No! Domestic enquiry process cannot be challenged in between before the court of law. Also the order of the enquiry officer is not open for challenge during the pendency of enquiry. Karnataka High Court in the case of Kulla Venkata Shetty vs. The Managing Director, Karnataka State Road Transport Corporation 2008 LLR 1043 has also held that it is neither proper nor desirable for the high court to invoke its jurisdiction under article 226 of the constitution of India to interfere with any or every decision taken by the enquiry officer in the disciplinary proceedings. Such interference will only delay the enquiry proceedings and result in miscarriage of justice. Even if any order passed or decision taken by the enquiry officer is wrong or illegal and is capable of vitiating the report of the enquiry or the decision of the disciplinary authority, the workman should wait till the disciplinary proceedings are completed and challenge the final order passed in the disciplinary proceedings before the appropriate forum.
One of the employees has challenged his termination before labour court on the ground that he has completed more than 240 days of working in last 6 months before termination becasue he was doing double duty for three months regularly. Is it legally correct to count two days for single day for counting 240 days of working?
No! Section 25B of the ID Act does not contemplate any such basis of calculation where double duty in single day is to be counted as two days for the purpose of calculation of 240 days working of continuous service. Madras High Court in the case of Tamil Nadu State Transport Corporation vs. N. John Henri Raj 2008 LLR 1208 has held that while calculating 240 days in preceeding calendar year, the double working of a workman on a day will not be taken into consideration since it is only for the purpose of overtime payment and not for reckoning of continuous service. So in your case you appears to be legally sound but it may be your responsibility to produce evidence in the court that the workman has not completed 240 days of continuous service.
We are into footwear industry. We outsource certain jobs on piece rate basis like finishing of straps, slitting. We pay such agencies against job works. We have no control and supervision over their employees of such agencies. ESI Authorities are asking us to pay ESI contribution on the bill amount of job work paid to such agencies. Are we liable for such payment?
No! The facts you have narrated indicate that outsource agencies are not only working for you and you have no control and supervision over them. In such situation you are not liable to pay any ESI on the bill amount paid to such agencies for job work done on piece rate basis. Jharkhand High Court in the case of Bihar Rubber Company Ltd. vs. ESIC Patna 2008 LLR 64 has also held that when the company has got no connection or control on said units/agencies and are not supervised by the company, such units doing the job work would not be covered under section 2(9) of the ESI Act. In this case the company was manufacturing rain wears and air pillows covered under ESI. They were outsourcing various jobs to other units which were neither supervised nor controlled by the company. Court held that demand as raised by the ESI Authorities on the company is misconceived and liable to be quashed.
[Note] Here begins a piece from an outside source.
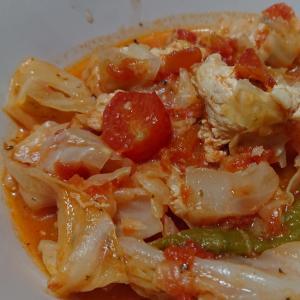 キャベツと鶏肉のトマトスープ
We have wage structure of basic, HRA, conveyance allowance and site allowance. I want to know that while paying gratuity whether it would be payable on complete salary components including conveyance and site allowance?
No! While paying gratuity under the Payment of Gratuity Act neither the conveyance allowance nor the site allowance will be taken into consideration since the definition of the wages as clarified by the Supreme Court in the case of The Straw Borad Manufacturing Company Ltd. vs. It’s Workmen (1977) 2 SCC 329 means basic wages and dearness allowance and nothing else. This corresponds to section 2(s) of the Act. So you are not liable to pay gratuity on conveyance and site allowance. Bombay High Court in the case of Voltas Ltd. vs. Chandrakant Y. Bhramhane 2008 LLR 84 has also held in the same direction.
I am office bearer of a small scale industries association of our area. One of the clerk appointed some time back has been removed on the complaints of members of the association. He has raised a dispute before Labour Authority about his illegal termination. Where we legally stand in the matter?
I presume that your association of small scale industries is a platform to provide guidance on different matters to your members industry and represent collectively on the issues that affect you before the Government. Your members govern their inidividual industries and you as association have no control over them. Normally in India industries associations work like this and in this situation your terminated employee cannot seek any relief under the Industrial Disputes Act as you as a body of small scale industries cannot be held to be a industry under the ID Act. Formation of the association of members itself cannot be an industry. Karnataka High Court in the case of Prema Govinda vs. Karnataka Small Scale Industries Association 2008 LLR 54 has also held in the same direction.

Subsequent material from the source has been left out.